THE EXERCISE:
Copy exactly the run of lines that begins at the line with "The scene photographed" and ends at the final line of the entries.

DATASET RECORDS:
╭──

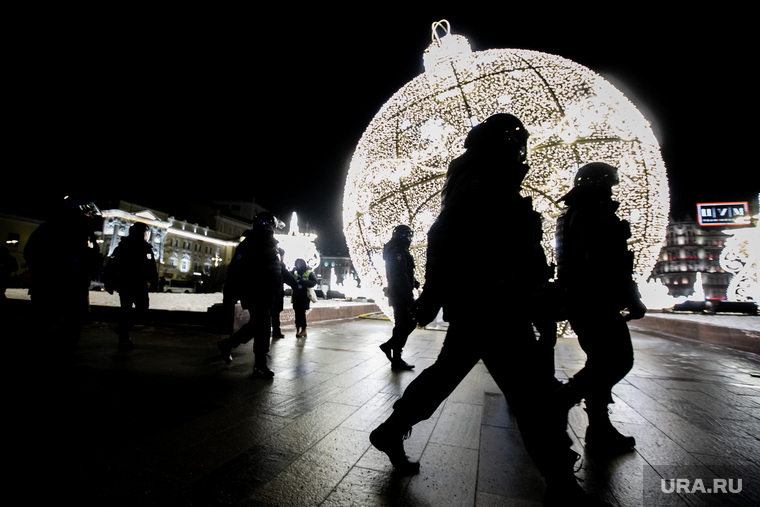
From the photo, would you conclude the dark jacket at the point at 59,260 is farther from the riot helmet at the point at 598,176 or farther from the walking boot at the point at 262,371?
the riot helmet at the point at 598,176

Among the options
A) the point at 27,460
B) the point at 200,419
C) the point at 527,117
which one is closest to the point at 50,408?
the point at 27,460

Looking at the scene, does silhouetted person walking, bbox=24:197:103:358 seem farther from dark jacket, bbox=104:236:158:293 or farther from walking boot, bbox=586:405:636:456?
walking boot, bbox=586:405:636:456

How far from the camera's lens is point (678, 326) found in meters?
8.39

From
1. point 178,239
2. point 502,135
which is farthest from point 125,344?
point 178,239

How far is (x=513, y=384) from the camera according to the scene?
1522 millimetres

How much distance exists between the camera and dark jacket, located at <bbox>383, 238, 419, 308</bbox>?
4383mm

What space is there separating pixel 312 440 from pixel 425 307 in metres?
1.13

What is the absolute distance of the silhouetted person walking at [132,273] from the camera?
5.00 meters

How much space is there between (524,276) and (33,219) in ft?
174

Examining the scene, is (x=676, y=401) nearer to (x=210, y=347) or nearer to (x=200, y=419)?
(x=200, y=419)

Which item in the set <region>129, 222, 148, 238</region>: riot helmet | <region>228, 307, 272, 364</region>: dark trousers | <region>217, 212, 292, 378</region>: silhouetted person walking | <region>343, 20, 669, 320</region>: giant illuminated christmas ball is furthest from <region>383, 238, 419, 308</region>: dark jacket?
<region>129, 222, 148, 238</region>: riot helmet

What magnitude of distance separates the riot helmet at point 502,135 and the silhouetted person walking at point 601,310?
814 millimetres

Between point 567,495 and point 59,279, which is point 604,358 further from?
point 59,279

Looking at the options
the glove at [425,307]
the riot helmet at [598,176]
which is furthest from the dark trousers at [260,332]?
the riot helmet at [598,176]
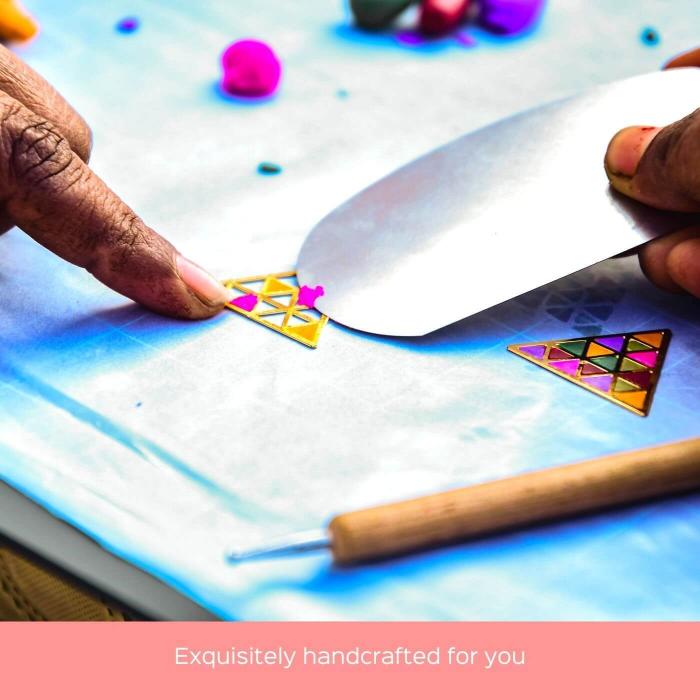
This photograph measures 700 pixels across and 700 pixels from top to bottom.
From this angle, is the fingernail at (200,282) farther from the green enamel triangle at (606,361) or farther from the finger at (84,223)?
the green enamel triangle at (606,361)

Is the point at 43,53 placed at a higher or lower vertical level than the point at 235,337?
higher

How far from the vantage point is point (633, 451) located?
0.56m

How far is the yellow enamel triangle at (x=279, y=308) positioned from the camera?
69 cm

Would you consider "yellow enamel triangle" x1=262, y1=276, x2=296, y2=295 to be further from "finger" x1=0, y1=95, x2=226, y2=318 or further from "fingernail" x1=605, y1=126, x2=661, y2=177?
"fingernail" x1=605, y1=126, x2=661, y2=177

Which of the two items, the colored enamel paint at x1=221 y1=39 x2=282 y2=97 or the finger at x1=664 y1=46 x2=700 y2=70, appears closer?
the finger at x1=664 y1=46 x2=700 y2=70

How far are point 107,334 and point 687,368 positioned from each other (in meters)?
0.40

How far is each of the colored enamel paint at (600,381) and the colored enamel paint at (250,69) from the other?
50cm

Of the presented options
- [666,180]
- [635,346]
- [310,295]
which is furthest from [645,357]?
[310,295]

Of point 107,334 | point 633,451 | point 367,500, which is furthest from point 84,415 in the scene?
point 633,451

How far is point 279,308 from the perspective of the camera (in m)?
0.71

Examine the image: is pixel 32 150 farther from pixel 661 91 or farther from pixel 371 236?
pixel 661 91

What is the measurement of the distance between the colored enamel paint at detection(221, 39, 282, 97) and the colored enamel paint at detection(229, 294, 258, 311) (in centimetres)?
34

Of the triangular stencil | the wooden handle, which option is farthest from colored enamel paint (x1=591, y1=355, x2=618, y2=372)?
the wooden handle

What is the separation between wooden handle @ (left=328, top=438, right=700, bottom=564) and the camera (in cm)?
51
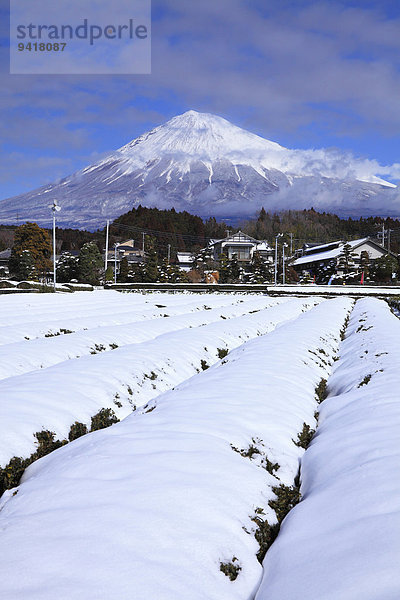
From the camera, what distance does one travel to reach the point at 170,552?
3447 millimetres

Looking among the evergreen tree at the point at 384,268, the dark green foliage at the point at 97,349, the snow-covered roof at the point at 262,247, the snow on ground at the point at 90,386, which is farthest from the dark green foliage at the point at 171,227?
the snow on ground at the point at 90,386

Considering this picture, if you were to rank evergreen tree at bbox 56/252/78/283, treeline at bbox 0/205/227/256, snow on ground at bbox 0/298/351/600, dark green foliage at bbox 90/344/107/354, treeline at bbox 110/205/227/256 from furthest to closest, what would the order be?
treeline at bbox 110/205/227/256
treeline at bbox 0/205/227/256
evergreen tree at bbox 56/252/78/283
dark green foliage at bbox 90/344/107/354
snow on ground at bbox 0/298/351/600

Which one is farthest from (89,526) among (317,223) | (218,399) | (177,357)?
(317,223)

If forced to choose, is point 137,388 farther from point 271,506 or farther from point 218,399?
point 271,506

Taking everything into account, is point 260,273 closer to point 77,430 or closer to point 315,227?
point 77,430

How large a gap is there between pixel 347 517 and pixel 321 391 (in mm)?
5378

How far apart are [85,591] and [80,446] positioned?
116 inches

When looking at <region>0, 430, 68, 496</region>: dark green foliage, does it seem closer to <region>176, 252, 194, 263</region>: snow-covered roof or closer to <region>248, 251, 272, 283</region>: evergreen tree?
<region>248, 251, 272, 283</region>: evergreen tree

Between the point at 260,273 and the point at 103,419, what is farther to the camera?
the point at 260,273

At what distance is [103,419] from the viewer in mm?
7504

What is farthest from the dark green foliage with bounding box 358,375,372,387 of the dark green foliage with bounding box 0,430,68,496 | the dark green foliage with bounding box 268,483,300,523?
the dark green foliage with bounding box 0,430,68,496

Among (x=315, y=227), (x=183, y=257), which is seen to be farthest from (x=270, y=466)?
(x=315, y=227)

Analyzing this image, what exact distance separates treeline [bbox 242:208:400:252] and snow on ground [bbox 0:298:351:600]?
410 feet

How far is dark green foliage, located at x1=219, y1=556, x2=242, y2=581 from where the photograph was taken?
3.48m
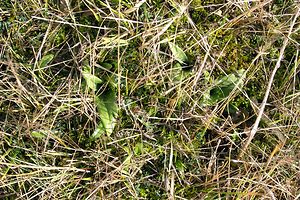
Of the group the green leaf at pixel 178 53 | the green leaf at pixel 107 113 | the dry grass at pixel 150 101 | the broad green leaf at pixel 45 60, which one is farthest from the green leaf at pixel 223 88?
the broad green leaf at pixel 45 60

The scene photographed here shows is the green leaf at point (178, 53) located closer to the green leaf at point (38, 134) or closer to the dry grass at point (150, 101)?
the dry grass at point (150, 101)

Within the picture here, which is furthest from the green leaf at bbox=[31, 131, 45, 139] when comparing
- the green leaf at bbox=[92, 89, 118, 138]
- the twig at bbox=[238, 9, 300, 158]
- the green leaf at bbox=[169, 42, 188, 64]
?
the twig at bbox=[238, 9, 300, 158]

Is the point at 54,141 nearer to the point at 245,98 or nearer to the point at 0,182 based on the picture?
the point at 0,182

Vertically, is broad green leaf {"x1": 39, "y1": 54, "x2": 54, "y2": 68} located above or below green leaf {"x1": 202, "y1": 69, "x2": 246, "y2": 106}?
above

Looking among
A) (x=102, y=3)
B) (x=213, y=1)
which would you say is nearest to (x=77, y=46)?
(x=102, y=3)

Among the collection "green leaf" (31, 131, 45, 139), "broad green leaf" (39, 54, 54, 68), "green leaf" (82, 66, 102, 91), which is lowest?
"green leaf" (31, 131, 45, 139)

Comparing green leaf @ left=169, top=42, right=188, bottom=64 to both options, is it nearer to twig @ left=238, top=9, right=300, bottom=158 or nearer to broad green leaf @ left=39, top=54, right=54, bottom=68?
twig @ left=238, top=9, right=300, bottom=158

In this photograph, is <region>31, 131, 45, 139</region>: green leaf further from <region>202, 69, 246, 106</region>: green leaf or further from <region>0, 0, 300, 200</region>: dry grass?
<region>202, 69, 246, 106</region>: green leaf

╰──

OUTPUT FOR THIS EXERCISE:
The scene photographed here shows is the green leaf at point (178, 53) located closer to the green leaf at point (38, 134) or closer to the dry grass at point (150, 101)?
the dry grass at point (150, 101)

Within the picture here, which is furthest from the green leaf at bbox=[31, 131, 45, 139] when comparing
- the green leaf at bbox=[92, 89, 118, 138]
- the twig at bbox=[238, 9, 300, 158]
- the green leaf at bbox=[169, 42, 188, 64]
?
the twig at bbox=[238, 9, 300, 158]

Is the point at 54,141 nearer to the point at 245,98 or nearer to the point at 0,182 based on the picture?
the point at 0,182

Vertically, is broad green leaf {"x1": 39, "y1": 54, "x2": 54, "y2": 68} located above or below green leaf {"x1": 202, "y1": 69, "x2": 246, "y2": 106}?
above

Looking among
A) (x=102, y=3)
B) (x=213, y=1)
which would you say is nearest to (x=77, y=46)?
(x=102, y=3)

Among the collection "green leaf" (31, 131, 45, 139), "broad green leaf" (39, 54, 54, 68), "green leaf" (82, 66, 102, 91), which is lowest?
"green leaf" (31, 131, 45, 139)

Comparing green leaf @ left=169, top=42, right=188, bottom=64 to both options, is it nearer to twig @ left=238, top=9, right=300, bottom=158 or nearer to broad green leaf @ left=39, top=54, right=54, bottom=68?
twig @ left=238, top=9, right=300, bottom=158

In this photograph, is <region>31, 131, 45, 139</region>: green leaf further from <region>202, 69, 246, 106</region>: green leaf or further from <region>0, 0, 300, 200</region>: dry grass?
<region>202, 69, 246, 106</region>: green leaf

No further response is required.